En Ciudad Juárez, donde la justicia suele llegar tarde —cuando llega—, el caso de Erik C. representa una de esas historias que incomodan a las autoridades, irritan a las instituciones y dejan al descubierto lo que no funciona tras los logotipos bien diseñados y los discursos de inclusión y cero tolerancia.
Erik denunció acoso y hostigamiento sexual dentro de la Universidad Autónoma de Ciudad Juárez (UACJ), una de las instituciones educativas que más presupuesto recibe en el estado y que, sin embargo, parece tener los oídos sordos y los reflejos apagados cuando se trata de mirar hacia dentro.
Y no, no hablamos de rumores ni de publicaciones anónimas en redes sociales. Hablamos de una denuncia formal, de una persona que asegura haber sido presionada a firmar su renuncia, ignorada por la rectoría, desamparada por el aparato administrativo y abandonada por la Fiscalía del Estado.
Pero, como si eso no fuera suficiente, también fue descartada por la Comisión Estatal de los Derechos Humanos, esa instancia que presume ser la garante del respeto a la dignidad en el estado, pero que en este caso decidió patear el balón diciendo que no le tocaba, que era asunto de otros, que mejor no se metían.
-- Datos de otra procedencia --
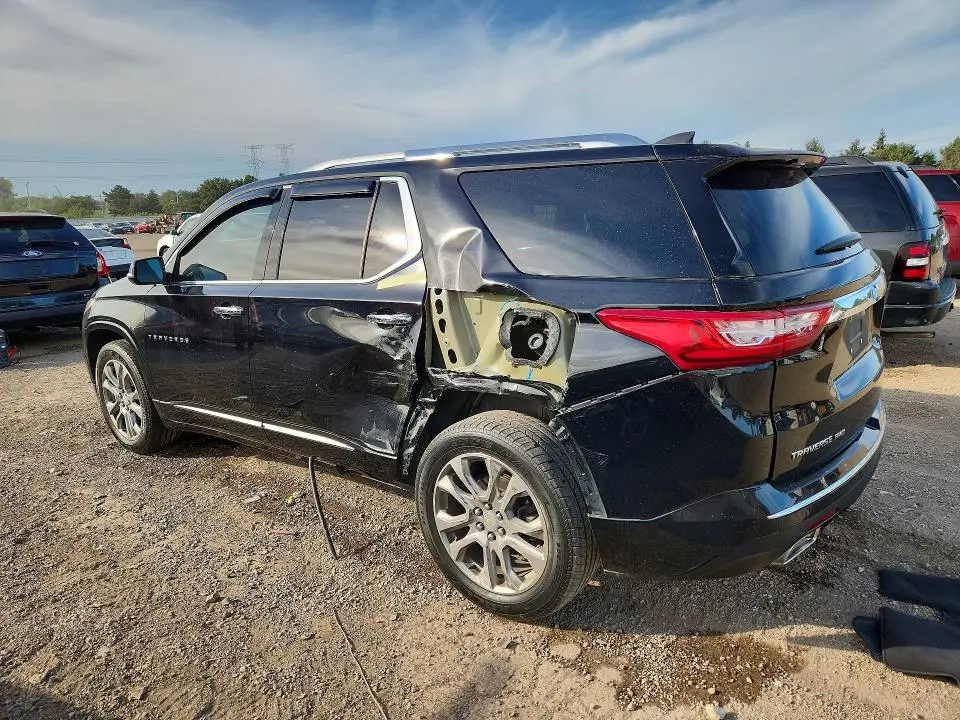 2018 CHEVROLET TRAVERSE PREMIER  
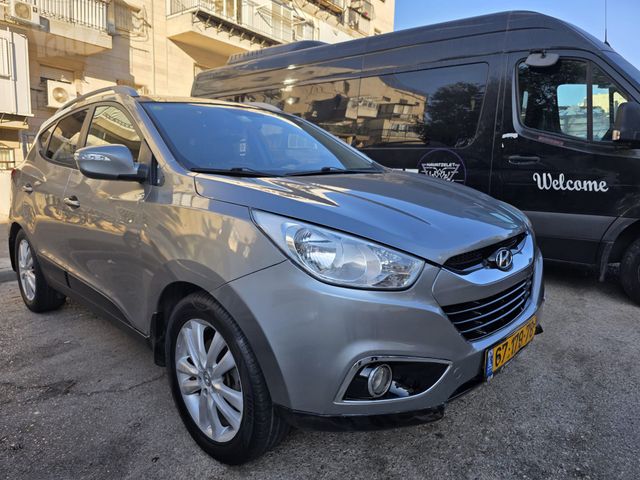 מודעת רכב יונדאי ix35
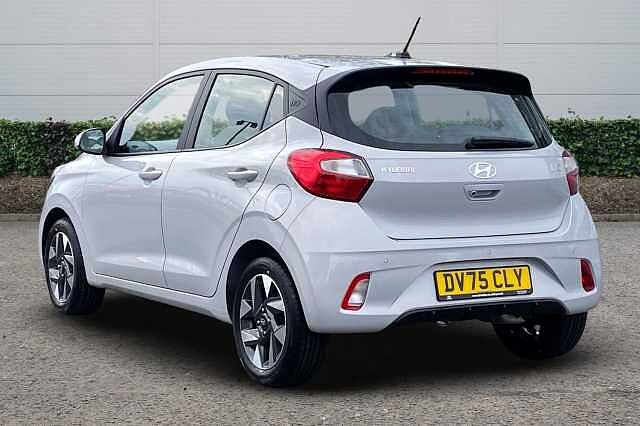 Hyundai I10 5dr Hat 1.0 Mpi 63ps Advance Nav Lumen Gray
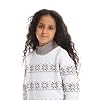 CAESAR Girls Wool Pullover With Mutlicolour Design Pullover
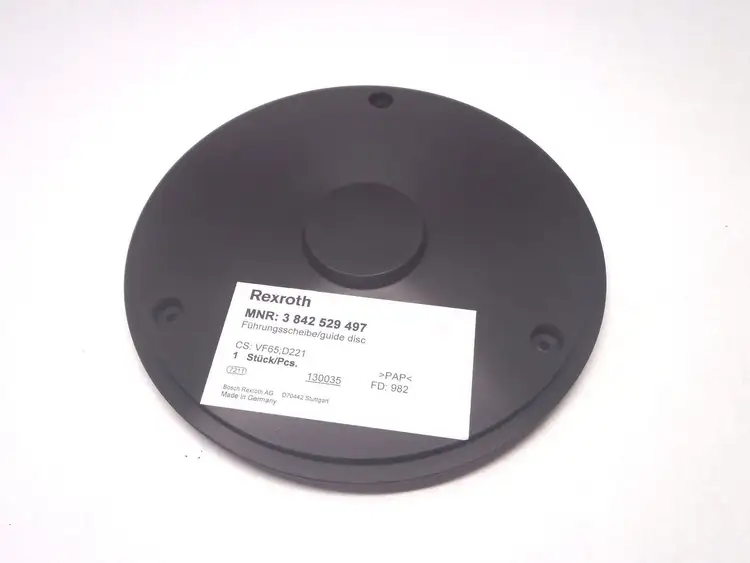 New | in-Stock Rexroth VarioFlow VF-65 Conveyor Guide Disc Führungsschebe Conveyor Parts Michigan US | Maverick Industrial Sales #1397430
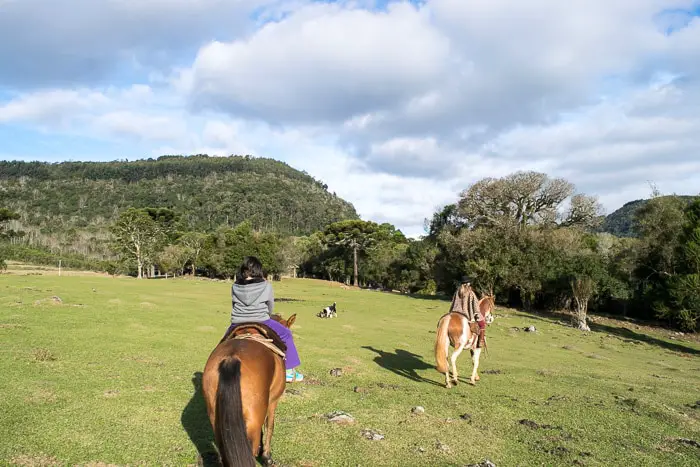 Sítio Tradição - Passeios a Cavalo em Gramado | Malas e Panelas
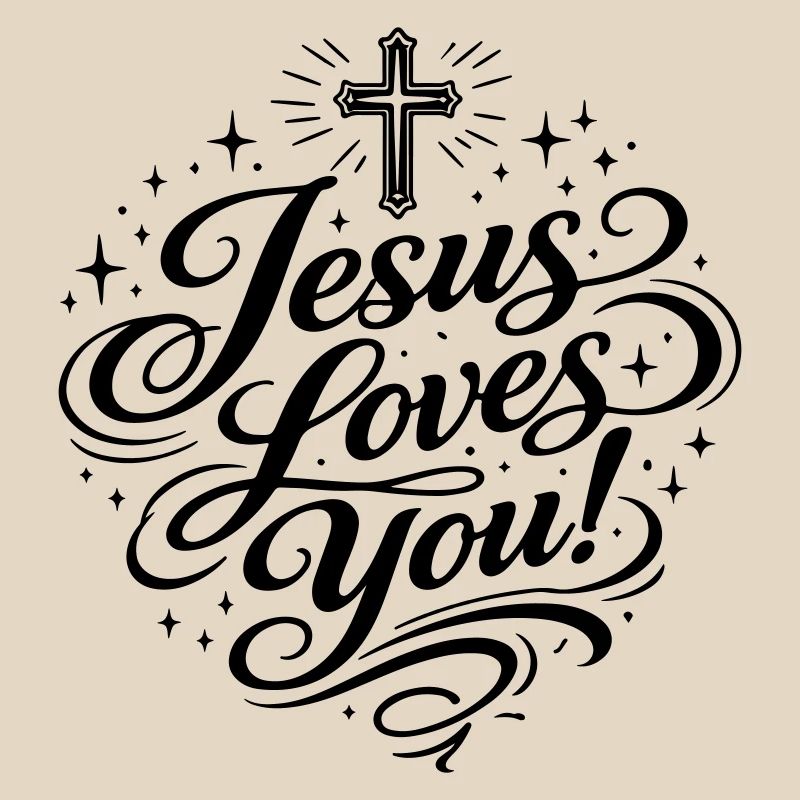 Jésus t’aime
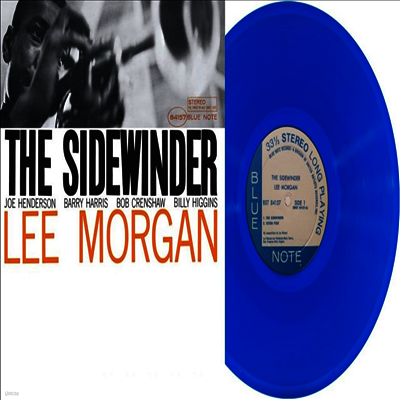 Lee Morgan — The Sidewinder (US Indie Exclusive) 앨범 커버
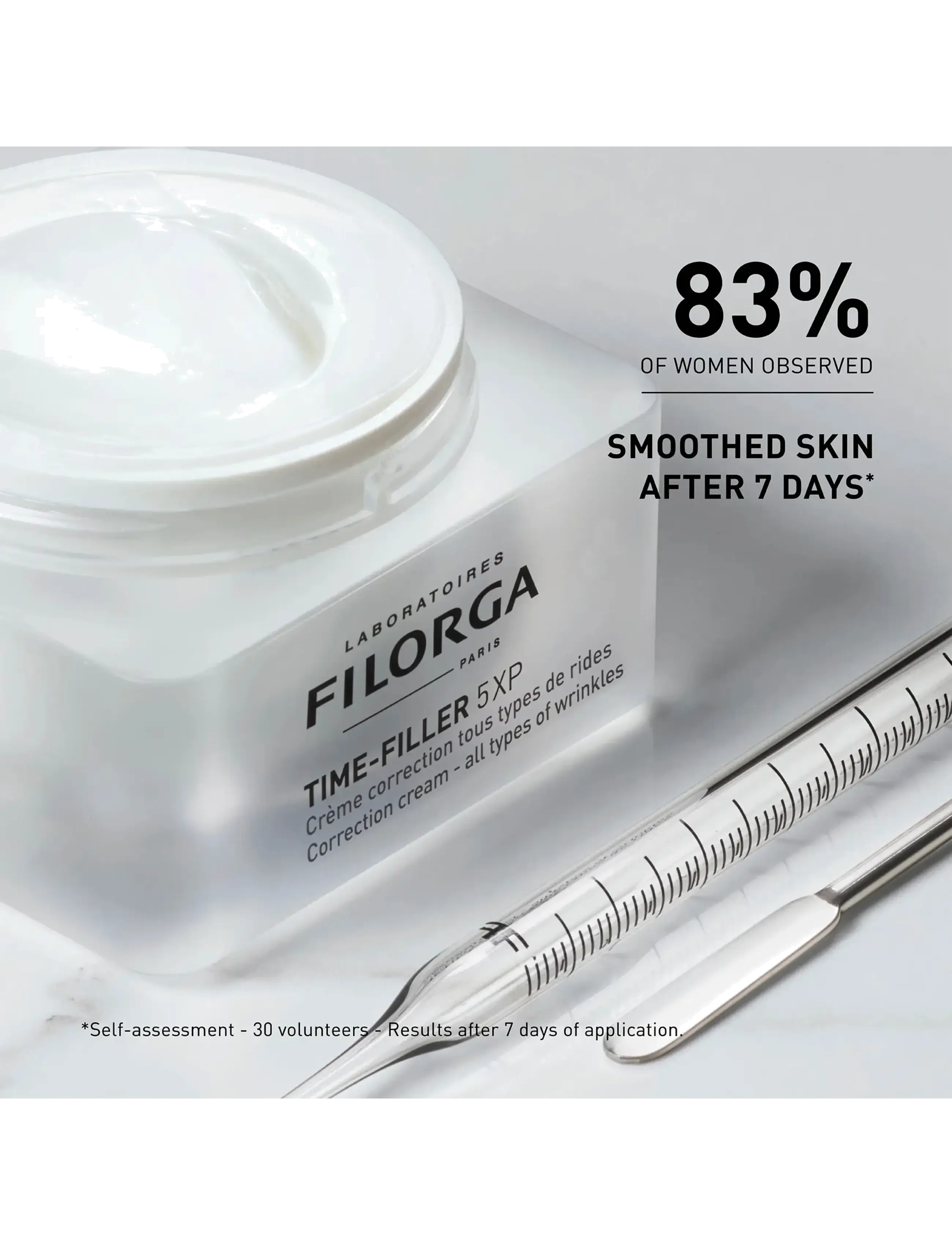 Filorga - Time-Filler 5XP Cream - hudpleie for sommeren - no colour - 3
Hasta que llegó la Comisión Nacional de los Derechos Humanos (CNDH) a poner orden, a corregirles la plana y a dejarles claro que sí les toca, sí les compete y sí están obligados a intervenir. Es decir, que no pueden hacerse a un lado cuando alguien dice: me acosaron, me hostigaron, me ignoraron.
Tres meses después de la denuncia original, la CNDH tuvo que intervenir con un oficio para exigirle a la CEDH de Chihuahua que haga su trabajo. Tres meses sin respuestas, sin protección para la víctima, sin transparencia del procedimiento interno en la universidad y sin resultados visibles por parte de la Fiscalía.
Es ahí donde el silencio ya no es negligencia: es complicidad.
Porque mientras las instituciones se pasaban la bolita, Erik tuvo que enfrentar no solo el trauma del acoso, sino la desesperanza de sentirse solo frente a un sistema que, en teoría, debería haberlo protegido desde el día uno.
La UACJ, por su parte, permanece en modo “relaciones públicas”: sin reconocer fallas, sin transparentar qué medidas ha tomado —si es que ha tomado alguna—. Y eso es inaceptable en una universidad pública. Una institución que forma profesionistas no puede tolerar un entorno de impunidad, porque entonces no está formando ciudadanos, sino cómplices.
¿Qué clase de mensaje se le está dando al resto del personal, a los alumnos, a las víctimas silenciosas que hoy están considerando si vale la pena denunciar?
¿De qué sirve tener protocolos, campañas de concientización y departamentos de atención a la violencia de género, si cuando alguien levanta la voz, la respuesta es la presión para que renuncie y el carpetazo administrativo?
Y aquí no hay margen para las excusas. Si hubo omisión, tiene que haber responsables. Si hubo presión indebida, tiene que haber consecuencias. Y si hubo encubrimiento institucional, no basta con disculpas públicas: hace falta que ruede más de una cabeza.
Este caso debe ser un punto de quiebre. Para la CEDH, que tiene la oportunidad de corregir su pasividad y actuar con fuerza. Para la Fiscalía, que debe investigar más allá de los boletines. Y para la UACJ, que necesita abrir sus puertas a la revisión externa y demostrar que no está del lado del agresor, sino de quien se atreve a denunciar.
Y también para nosotros, como sociedad. Porque si callamos ante esto, estamos diciendo que lo normal es el silencio, la impunidad, y que la dignidad es un lujo que no todos se pueden permitir.
No más.
La justicia que llega tarde no es justicia. Y si las instituciones no lo entienden, que sepan que aquí estaremos para recordárselos.